Leonardo Buta

Personal information
- Full name: Leonardo Daniel Ulineia Buta
- Date of birth: 5 June 2002 (age 24)
- Place of birth: Anadia, Portugal
- Height: 1.82 m (6 ft 0 in)
- Position: Left-back

Team information
- Current team: Red Star
- Number: 25

Youth career
- 0000–2014: CB Estarreja
- 2014–2015: Benfica
- 2015–2017: Anadia
- 2017–2018: Palmeiras FC
- 2018–2021: SC Braga

Senior career*
- Years: Team / Apps / (Gls)
- 2020–2022: Braga B / 15 / (0)
- 2021–2022: Braga / 5 / (0)
- 2022–2026: Udinese / 2 / (0)
- 2023–2024: → Gil Vicente (loan) / 29 / (0)
- 2024–2025: → Moreirense (loan) / 7 / (0)
- 2025–2026: → Eibar (loan) / 14 / (0)
- 2026: → Rio Ave (loan) / 3 / (0)
- 2026–: Red Star / 0 / (0)

International career
- 2018–2019: Portugal U17 / 5 / (0)
- 2019–2020: Portugal U18 / 10 / (0)
- 2022: Portugal U20 / 1 / (1)
- 2023: Portugal U21 / 3 / (0)

= Leonardo Buta =

Portuguese footballer (born 2002)

Leonardo Daniel Ulineia Buta (born 5 June 2002) is a Portuguese professional footballer who plays as a left-back or winger for Ligue 2 club Red Star.

== Club career ==
Having grown through the youth ranks and reserve team of SC Braga, Leonardo Buta made his professional debut for the club on the 12 February 2022, replacing Bruno Rodrigues at the 56th minute of a 2–1 home Primeira Liga win against Paços de Ferreira.

On 5 June 2022, Buta signed a five-year contract with Udinese in Italy.

On 18 July 2023, Udinese sent Buta on a season-long loan to Primeira Liga side Gil Vicente.

On 2 September 2024, Buta moved to Moreirense, with Udinese announcing it as a permanent transfer.
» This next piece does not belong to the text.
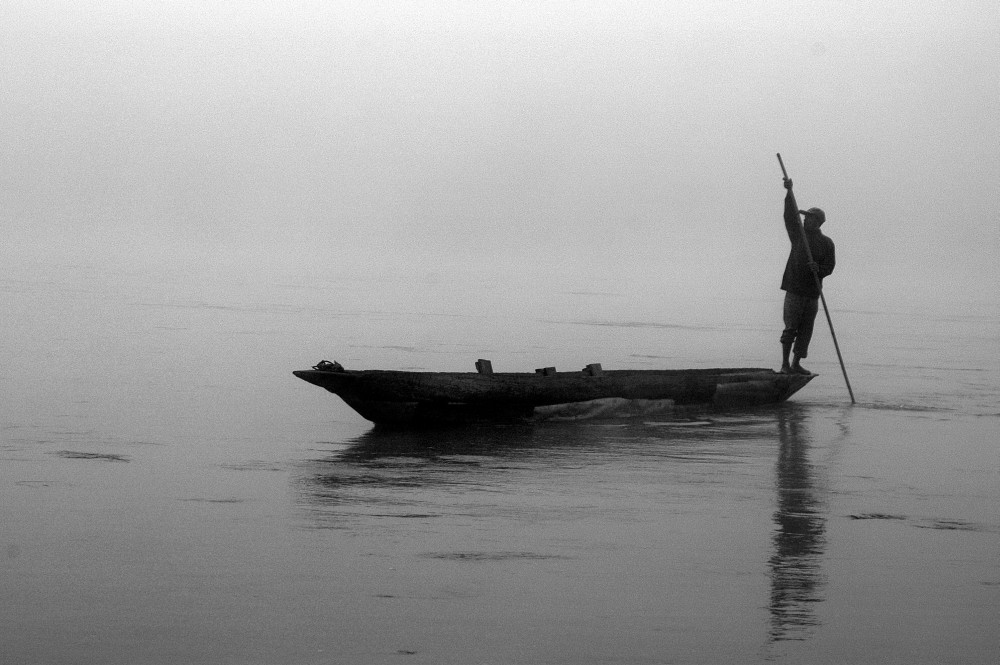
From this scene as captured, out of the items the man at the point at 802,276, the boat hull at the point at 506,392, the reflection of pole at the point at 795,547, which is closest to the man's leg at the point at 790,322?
the man at the point at 802,276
However, that move was retroactively reported as a loan.

On 24 July 2025, Buta was loaned to Eibar in Spain. During the second half of that season, he returned to Portugal, joining Primeira Liga side Rio Ave on loan.

== International career ==
Buta is a youth international for Portugal, playing with the under-17 during the 2018–19 season.

== Personal life ==
Born in a family of Angolan descent, Leonardo is the younger brother of professional footballer Aurélio Buta.